Hydrogen-Anion-Induced Carrier Recombination in MAPbI3 Perovskite Solar Cells

Identification and passivation of defect-induced electron-hole recombination centers are currently crucial for improving the efficiency of hybrid perovskite solar cells. Besides general intrinsic defects, experimental reports have indicated that hydrogen interstitials are also abundant in hybrid perovskite layers; however, few reports have evaluated the effect of such defects on the charge carrier recombination and device efficiencies. Here, we reveal that under I-poor synthesis conditions, the negatively charged monatomic hydrogen interstitial, H-i(-), will form in the prototypical CH3NH3PbI3 perovskite layer, acting as a detrimental deep-level defect, which leads to efficient electron-hole recombination and lowers the cell performance. We further rationalize that Br doping can mitigate the large atomic displacement caused by the presence of H-i(-) and hence suppress the formation of the deep localized state.

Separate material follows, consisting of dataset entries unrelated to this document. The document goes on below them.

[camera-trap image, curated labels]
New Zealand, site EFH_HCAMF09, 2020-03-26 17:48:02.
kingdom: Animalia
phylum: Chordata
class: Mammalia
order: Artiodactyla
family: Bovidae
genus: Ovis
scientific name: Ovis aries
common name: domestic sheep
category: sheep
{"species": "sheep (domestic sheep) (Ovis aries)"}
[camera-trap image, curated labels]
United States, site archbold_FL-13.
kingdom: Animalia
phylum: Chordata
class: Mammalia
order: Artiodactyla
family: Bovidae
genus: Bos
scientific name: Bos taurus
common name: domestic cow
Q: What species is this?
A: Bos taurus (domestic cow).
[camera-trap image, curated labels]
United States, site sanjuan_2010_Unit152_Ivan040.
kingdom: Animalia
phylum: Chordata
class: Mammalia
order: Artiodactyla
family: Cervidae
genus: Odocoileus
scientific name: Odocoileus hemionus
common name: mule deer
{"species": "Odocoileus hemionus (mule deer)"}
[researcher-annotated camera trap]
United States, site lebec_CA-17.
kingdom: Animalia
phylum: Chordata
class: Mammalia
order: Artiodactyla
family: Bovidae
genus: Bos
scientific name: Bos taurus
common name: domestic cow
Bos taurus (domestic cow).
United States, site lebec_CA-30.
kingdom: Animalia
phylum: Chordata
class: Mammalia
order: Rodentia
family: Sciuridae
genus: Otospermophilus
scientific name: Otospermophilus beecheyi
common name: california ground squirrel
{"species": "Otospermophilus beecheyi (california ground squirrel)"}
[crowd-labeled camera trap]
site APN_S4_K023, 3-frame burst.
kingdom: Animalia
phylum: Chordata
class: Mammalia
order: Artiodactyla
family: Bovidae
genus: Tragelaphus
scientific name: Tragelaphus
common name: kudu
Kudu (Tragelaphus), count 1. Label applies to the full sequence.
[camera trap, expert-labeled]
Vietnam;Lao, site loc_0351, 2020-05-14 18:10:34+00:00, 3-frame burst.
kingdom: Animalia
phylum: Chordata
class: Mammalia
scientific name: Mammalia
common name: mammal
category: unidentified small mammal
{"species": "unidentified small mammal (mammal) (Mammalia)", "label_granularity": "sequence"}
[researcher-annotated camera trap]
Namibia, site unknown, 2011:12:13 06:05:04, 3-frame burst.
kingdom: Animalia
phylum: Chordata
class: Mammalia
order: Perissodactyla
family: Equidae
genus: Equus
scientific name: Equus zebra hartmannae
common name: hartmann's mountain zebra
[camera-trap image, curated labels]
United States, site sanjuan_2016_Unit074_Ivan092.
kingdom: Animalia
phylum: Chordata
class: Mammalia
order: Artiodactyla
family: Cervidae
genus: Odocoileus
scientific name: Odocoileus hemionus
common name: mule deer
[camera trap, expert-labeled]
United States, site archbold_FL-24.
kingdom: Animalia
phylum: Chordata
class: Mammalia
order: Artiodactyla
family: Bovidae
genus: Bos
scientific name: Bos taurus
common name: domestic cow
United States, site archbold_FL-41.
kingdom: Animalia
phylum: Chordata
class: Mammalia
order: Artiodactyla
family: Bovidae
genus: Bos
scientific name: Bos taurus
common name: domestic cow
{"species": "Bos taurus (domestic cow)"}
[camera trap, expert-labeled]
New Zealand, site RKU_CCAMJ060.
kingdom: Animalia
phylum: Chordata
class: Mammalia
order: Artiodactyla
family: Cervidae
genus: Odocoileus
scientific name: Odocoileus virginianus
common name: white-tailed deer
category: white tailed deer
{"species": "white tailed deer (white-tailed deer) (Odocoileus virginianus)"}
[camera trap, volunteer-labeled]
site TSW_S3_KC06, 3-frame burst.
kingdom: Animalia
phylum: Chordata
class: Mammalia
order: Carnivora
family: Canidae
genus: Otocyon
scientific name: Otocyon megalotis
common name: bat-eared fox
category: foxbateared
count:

The results advance the knowledge of the deep-level defects in hybrid perovskites and provide useful information for enhancing solar cell performance by defect engineering.

Automated summary

Identification and passivation of defect-induced electron-hole recombination centers are crucial for improving efficiency of hybrid perovskite solar cells. Hydrogen interstitials, particularly H-i(-), formed under I-poor synthesis conditions, act as detrimental deep-level defects leading to efficient recombination and decreased cell performance. Br doping can mitigate atomic displacement caused by H-i(-) and suppress deep localized states, providing useful information for defect engineering to enhance solar cell performance.